一方で、ペットシッターが造園業を始めるように、新しい市場に進出すれば、特定の業界の景気後退に対して、他の事業でカバーできるようになり経営としての安定性は高まるでしょう。関連する事業に進出する場合には、既存のリソースを活かすことで軌道に乗せやすくなる反面新しい取り組みが失敗した場合、ブランドが損なわれる可能性があります。他方、全く新しい分野でビジネスを始めると、ゼロからのスタートとなるため、既存事業への影響は少ないかもしれませんが、軌道に乗せるにはより多くの時間と資金が必要となる場合が多くなることに留意しなければなりません。
多角化経営を行う6つの理由
多角化経営を行う理由には、以下のようなものがあります。
(1)競争に打ち勝つ
市場における競争優位に立つための最良の方法は多角化です。たとえば、関連する事業へと製品・サービスのポートフォリオを拡大することによって、競合他社が提供できないものを提供できるようになります。
(2)利益を安定させる
経営の多角化が成功すれば、事業の成長、ひいては収益も大きく向上します。一般に、一つの事業が成長し続けられる保証はありません。様々な事業へと多角化し、一つの事業が他の事業を補完するという関係をつくることで会社の収益性を向上させることができます。
(3)事業リスクを回避する
企業経営において、限られた経営資源を有効活用するために、全体を俯瞰した上で、どこに経営資源を配分すればよいかを考えなければなりません。事業多角化は、景気後退などのリスクを回避するための積極的な手段となり得る戦略です。1つの事業に注力する場合、事業の根幹を揺るがす変化が起きると、会社もろとも倒れてしまう可能性があります。事業ごとに異なる製品やサービスを提供することで、業界の不況のダメージを軽減できます。経営の多角化によって事業領域を複数もつことで市場の変化にも対応できるようになるということです。事業を複数とすればするほど、経営者の視点から「事業ポートフォリオの最適化(事業の選択と集中による経営資源の最適配分)」を図らなければなりません。
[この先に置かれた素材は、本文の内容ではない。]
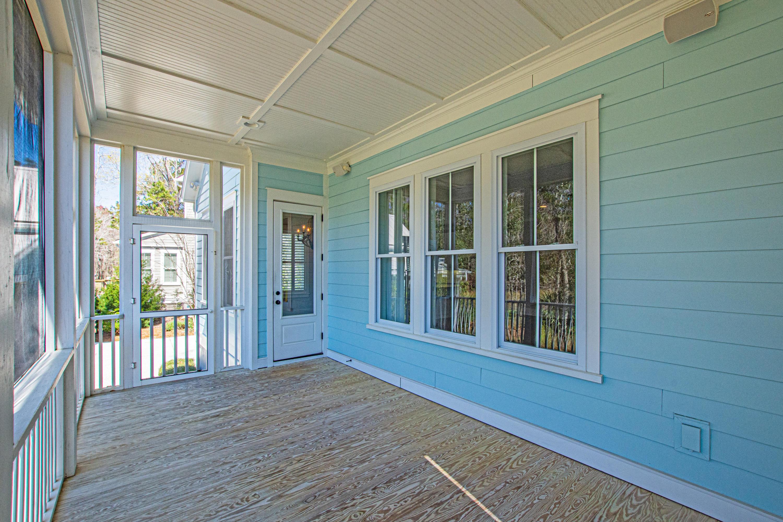 Carolina Park Homes For Sale - 3683 Codorus, Mount Pleasant, SC - 37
事業ポートフォリオの構築は、事業リスクを回避するための重要な手段です。
(4)ブランドイメージの向上
経営の多角化は、ブランドイメージを向上させる方法となり得えます。新たに買収したブランドとの結びつきを強めることで、ブランドイメージを向上させられるかもしれません。知名度のあるブランドを買収すれば、そのブランドイメージを自社に取り込める可能性があります。
(5)経営資源の最適化
事業の成長が鈍化し、環境変化によって将来性が見込まれなくなってしまった場合、経営者はその事業へ投資ができず、会社に余剰資金が発生することになるでしょう。そんなときに、事業を多角化していれば、ある事業の余剰資金を他の事業へ振り向けることができます。余剰キャッシュフローの活用、既存インフラの有効活用、企業レベルの意思決定の改善など、多角化は企業の資源を最適化する方法となり得るのです。
多角化経営とM&A
多角化経営を行う企業は、2以上の事業の経営資源を組み合わせることで会社の収益性を高めリスクを分散することもできます。中小企業が陥りがちな収益性に関する成長の鈍化と事業リスクへの直面を解決できるのが多角化経営なのです。
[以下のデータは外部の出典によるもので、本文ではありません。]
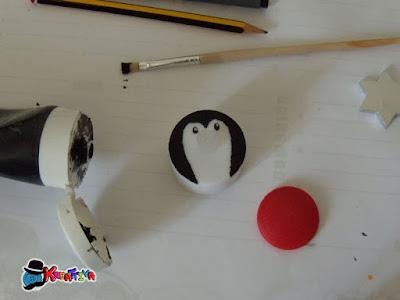 pinguino segnaposto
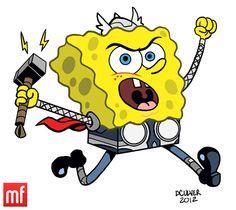 The Nicktoon Avengers: SpongeBob ThorPants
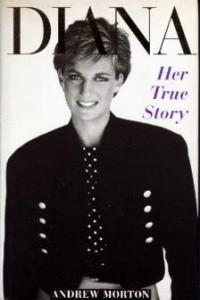 DIANA. Her true story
多角化経営の実現を目指す場合、既存事業がうまくいっていて、会社に余剰資金がある場合、その余剰資金を使って事業を多角化することもできるかもしれません。しかし、通常、新しい事業を軌道にのせるためには時間がかかります。
しかし、多角化経営を迅速に実現する手段が一つだけあります。それがM&Aの活用です。
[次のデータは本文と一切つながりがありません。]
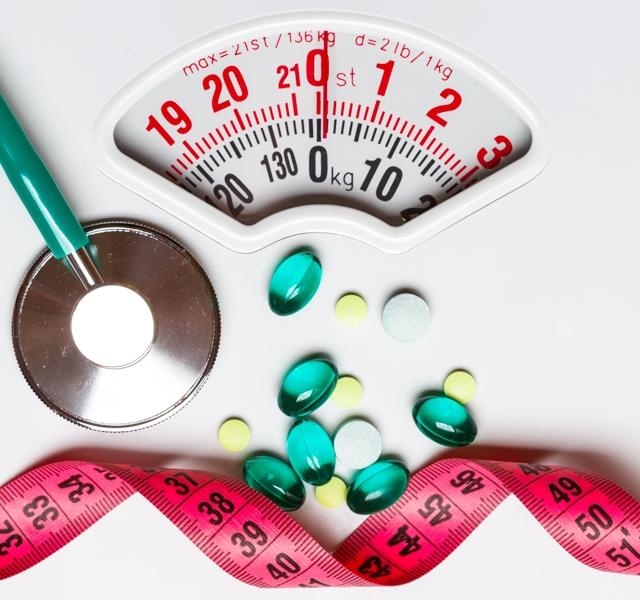 Fogyókúrás szerek és lúgosítás - Rossmann Online Drogéria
たとえば、特定の地域に店舗・工場を建設しようとすれば、土地・建物の購入または賃借、改装等工事、従業員の雇用、取引先開拓など多くの時間とコストを投じなければなりません。しかし、M&Aを行うことで、自社で一から経営資源を投入して、事業を立ち上げずに済みます。買収対象の企業がすでに事業を展開しているため、その経営資源を利用すれば良いからです。さらに、買収を通じて、優秀な人材やノウハウなどを獲得できます。自社で人材育成を行ったり、ノウハウを積み上げたりする時間を短縮できるなど、多角化を迅速に実現するためには、M&Aが不可欠です。
事業を多角化する場合、既存事業と関連する事業に参入するケースと既存事業と関連しない事業へ参入するケースが考えられます。特に、既存事業と関連しない事業へ参入するケースでは、必要となる経営資源を準備するために時間もコストも必要となるケースが多いため、M&Aを活用してすでに事業を展開している会社を買収してくることで、買収企業の経営資源を有効に活用しながら、自社の経営資源と組み合わせることでシナジー効果を得られます。
おわりに
多角化経営を行えば、ビジネスを成長させ、リスクを軽減することができます。M&Aは多角化経営を迅速に実現するための有効な手段です。ただし、経営の多角化は、経営資源を各事業へと分散させることになるため、短期的にはコストの上昇が避けられません。こうした事実をきちんと理解したうえで、多角化経営の意義を考えることが重要です。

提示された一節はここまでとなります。